# [Provided records]
+---+

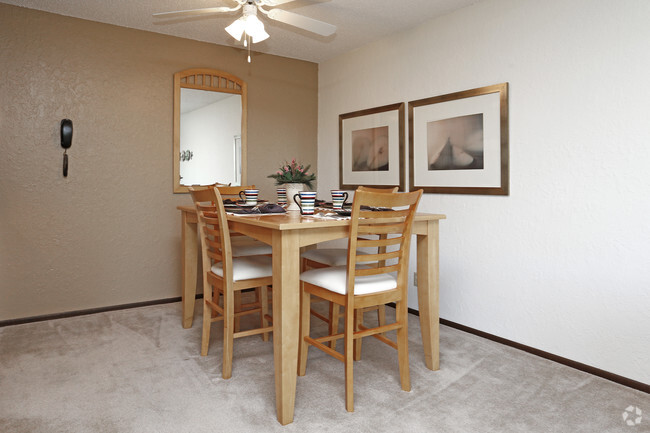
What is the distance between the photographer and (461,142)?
3170 mm

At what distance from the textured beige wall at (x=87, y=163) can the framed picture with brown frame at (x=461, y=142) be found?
6.24 ft

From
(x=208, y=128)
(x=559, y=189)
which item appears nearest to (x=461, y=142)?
(x=559, y=189)

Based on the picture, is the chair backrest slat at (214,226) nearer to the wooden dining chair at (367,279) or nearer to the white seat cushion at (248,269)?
the white seat cushion at (248,269)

+---+

# [Short task]
Render the lines above as a Markdown table with the columns "Row" and "Line", numbering each line and skipping blank ones. Leave the pictures out of the answer.

# [Correct result]
| Row | Line |
|---|---|
| 1 | What is the distance between the photographer and (461,142)? |
| 2 | 3170 mm |
| 3 | At what distance from the textured beige wall at (x=87, y=163) can the framed picture with brown frame at (x=461, y=142) be found? |
| 4 | 6.24 ft |
| 5 | From |
| 6 | (x=208, y=128) |
| 7 | (x=559, y=189) |
| 8 | which item appears nearest to (x=461, y=142)? |
| 9 | (x=559, y=189) |
| 10 | Based on the picture, is the chair backrest slat at (214,226) nearer to the wooden dining chair at (367,279) or nearer to the white seat cushion at (248,269)? |
| 11 | the white seat cushion at (248,269) |